MLL's new diagnostic service: UGT1A1 genotyping

We are pleased to inform you that, starting in July 2025, the MLL will offer molecular genetic analysis of the UGT1A1 gene. This analysis will enable the identification of clinically relevant polymorphisms, particularly the UGT1A1*28 and UGT1A1*6 variants, which are important for diagnosing Gilbert syndrome and for understanding drug-induced toxicity (e.g., irinotecan and nilotinib) from a pharmacogenetic perspective.

The UGT1A1 gene codes for an enzyme responsible for glucuronidation of  bilirubin and various drugs. Changes in this gene can lead to reduced enzyme activity, resulting in hyperbilirubinemia (Gilbert syndrome) and an increased risk of drug side effects, particularly in cases of irinotecan or nilotinib administration. Two variants of particular clinical relevance are UGT1A1*28 (a promoter polymorphism) and UGT1A1*6 (a coding single nucleotide polymorphism, or SNP), which, alone or in combination, cause reduced enzyme activity. These variants can therefore contribute to a better risk assessment and adjustment of therapy for certain drugs.

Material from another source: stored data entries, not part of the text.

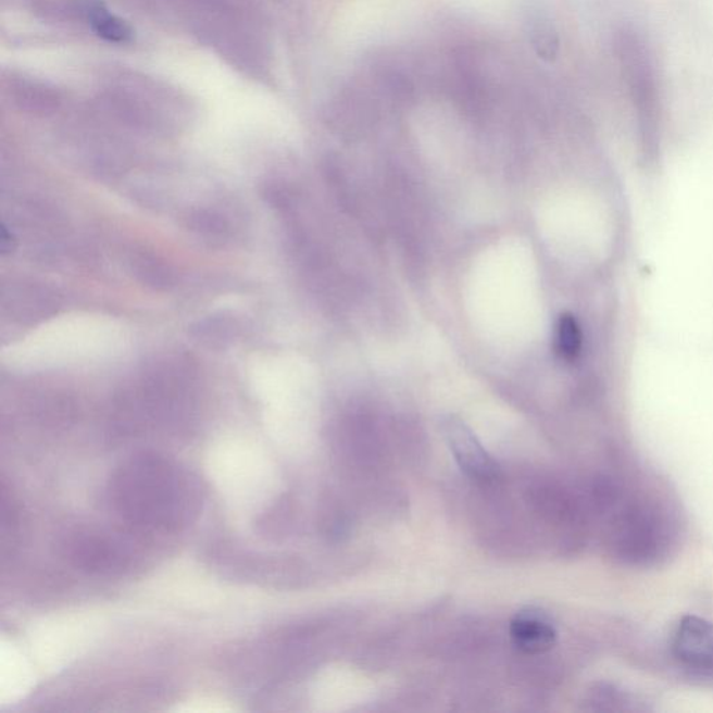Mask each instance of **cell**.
Wrapping results in <instances>:
<instances>
[{
  "instance_id": "9",
  "label": "cell",
  "mask_w": 713,
  "mask_h": 713,
  "mask_svg": "<svg viewBox=\"0 0 713 713\" xmlns=\"http://www.w3.org/2000/svg\"><path fill=\"white\" fill-rule=\"evenodd\" d=\"M192 338L208 348L222 349L233 343L241 334V324L236 316L216 314L207 316L191 326Z\"/></svg>"
},
{
  "instance_id": "8",
  "label": "cell",
  "mask_w": 713,
  "mask_h": 713,
  "mask_svg": "<svg viewBox=\"0 0 713 713\" xmlns=\"http://www.w3.org/2000/svg\"><path fill=\"white\" fill-rule=\"evenodd\" d=\"M523 24L528 41L538 58L545 62H553L561 53V36L547 10L529 3L524 9Z\"/></svg>"
},
{
  "instance_id": "14",
  "label": "cell",
  "mask_w": 713,
  "mask_h": 713,
  "mask_svg": "<svg viewBox=\"0 0 713 713\" xmlns=\"http://www.w3.org/2000/svg\"><path fill=\"white\" fill-rule=\"evenodd\" d=\"M16 237L13 236L12 232L8 230L7 226H2V232H0V250H2V254H12L16 250Z\"/></svg>"
},
{
  "instance_id": "3",
  "label": "cell",
  "mask_w": 713,
  "mask_h": 713,
  "mask_svg": "<svg viewBox=\"0 0 713 713\" xmlns=\"http://www.w3.org/2000/svg\"><path fill=\"white\" fill-rule=\"evenodd\" d=\"M621 77L647 151L658 146L662 118V88L655 54L641 32L622 26L613 39Z\"/></svg>"
},
{
  "instance_id": "1",
  "label": "cell",
  "mask_w": 713,
  "mask_h": 713,
  "mask_svg": "<svg viewBox=\"0 0 713 713\" xmlns=\"http://www.w3.org/2000/svg\"><path fill=\"white\" fill-rule=\"evenodd\" d=\"M111 500L123 518L138 527L177 529L191 522L200 489L185 470L153 453L133 455L111 479Z\"/></svg>"
},
{
  "instance_id": "6",
  "label": "cell",
  "mask_w": 713,
  "mask_h": 713,
  "mask_svg": "<svg viewBox=\"0 0 713 713\" xmlns=\"http://www.w3.org/2000/svg\"><path fill=\"white\" fill-rule=\"evenodd\" d=\"M74 566L89 573H108L123 566L125 554L111 539L93 533H76L66 542Z\"/></svg>"
},
{
  "instance_id": "11",
  "label": "cell",
  "mask_w": 713,
  "mask_h": 713,
  "mask_svg": "<svg viewBox=\"0 0 713 713\" xmlns=\"http://www.w3.org/2000/svg\"><path fill=\"white\" fill-rule=\"evenodd\" d=\"M132 270L134 276L141 282L142 285L152 287L155 290H167L175 285V272L166 264L165 261L158 259V257L141 252L136 254L132 260Z\"/></svg>"
},
{
  "instance_id": "12",
  "label": "cell",
  "mask_w": 713,
  "mask_h": 713,
  "mask_svg": "<svg viewBox=\"0 0 713 713\" xmlns=\"http://www.w3.org/2000/svg\"><path fill=\"white\" fill-rule=\"evenodd\" d=\"M554 349L563 360H576L583 349V330L576 316L562 314L556 324L554 334Z\"/></svg>"
},
{
  "instance_id": "2",
  "label": "cell",
  "mask_w": 713,
  "mask_h": 713,
  "mask_svg": "<svg viewBox=\"0 0 713 713\" xmlns=\"http://www.w3.org/2000/svg\"><path fill=\"white\" fill-rule=\"evenodd\" d=\"M606 506L615 509L611 520V548L618 561L648 566L665 558L676 537L671 513L648 499L622 497L609 489Z\"/></svg>"
},
{
  "instance_id": "7",
  "label": "cell",
  "mask_w": 713,
  "mask_h": 713,
  "mask_svg": "<svg viewBox=\"0 0 713 713\" xmlns=\"http://www.w3.org/2000/svg\"><path fill=\"white\" fill-rule=\"evenodd\" d=\"M510 636L520 651L535 655L551 650L556 642L558 631L547 613L538 609H526L510 623Z\"/></svg>"
},
{
  "instance_id": "4",
  "label": "cell",
  "mask_w": 713,
  "mask_h": 713,
  "mask_svg": "<svg viewBox=\"0 0 713 713\" xmlns=\"http://www.w3.org/2000/svg\"><path fill=\"white\" fill-rule=\"evenodd\" d=\"M672 652L681 666L702 676H713V623L685 616L672 634Z\"/></svg>"
},
{
  "instance_id": "5",
  "label": "cell",
  "mask_w": 713,
  "mask_h": 713,
  "mask_svg": "<svg viewBox=\"0 0 713 713\" xmlns=\"http://www.w3.org/2000/svg\"><path fill=\"white\" fill-rule=\"evenodd\" d=\"M442 429L450 450L454 455L455 462L462 468V472L468 475L475 481H492L498 477L499 467L497 462L481 442L475 437L472 429L465 425L464 421L455 417H448L443 421Z\"/></svg>"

The frequency of UGT1A1 polymorphisms varies by ethnic origin:

• UGT1A1*28: Approximately 30-40% allele frequency in European and African populations. Homozygosity is approximately 10-15%.
• UGT1A1*6: This allele is very rare in European populations, with an allele frequency below 1%. It is significantly more frequent in East Asian populations, with a frequency of 13%-23%. Homozygosity is approximately 5%-10%.
• Compound heterozygosity (*6/*28) is also possible and clinically relevant.

The following cases benefit from genotyping of the UGT1A1 gene:

• Before starting irinotecan chemotherapy
• For planned therapies with nilotinib
• Suspicion of Gilbert syndrome (a diagnostic indication for persistent mild hyperbilirubinemia).

Homozygous or combined heterozygous carriers of the UGT1A1*28 and *6 variants have reduced UGT1A1 enzyme activity. This leads to a slight increase in unconjugated (indirect) bilirubin and may be accompanied by scleral icterus, nonspecific abdominal complaints, loss of appetite, and fatigue, particularly during fasting and after physical exertion. These symptoms are characteristic of Gilbert syndrome, a typically benign but often misdiagnosed metabolic condition.

Irinotecan is a topoisomerase I inhibitor used to treat various tumor entities. Its active metabolite, SN-38, is inactivated in the liver by glucuronidation through the enzyme UGT1A1. Reduced activity of the UGT1A1 enzyme (e.g. in individuals with the UGT1A1*28/*28 or UGT1A1*6/*6 genotypes) can result in severe adverse effects, including neutropenia and diarrhea. In these cases, a dose adjustment is recommended (see the Red Hand Letter from the Federal Institute for Drugs and Medical Devices [BfArM]).

Reduced UGT1A1 activity can lead to decreased bilirubin excretion, increased hyperbilirubinemia, and an elevated risk of adverse effects during nilotinib treatment. Knowing the genotype can help with risk assessment and therapy adjustments. However, there is not yet sufficient research to recommend reducing the dose of nilotinib based on UGT1A1 status.

Analysis of the following polymorphisms is offered by our molecular genetics laboratory:

• UGT1A1 *28 (A(TA)7TAA Promoter variant)
• UGT1A1 *6 (c.211G>A, Gly71Arg)

Testing is carried out applying polymerase chain reaction (PCR) and melting curve analysis. The results are summarized in a medical report that clearly interprets them in a clinical context.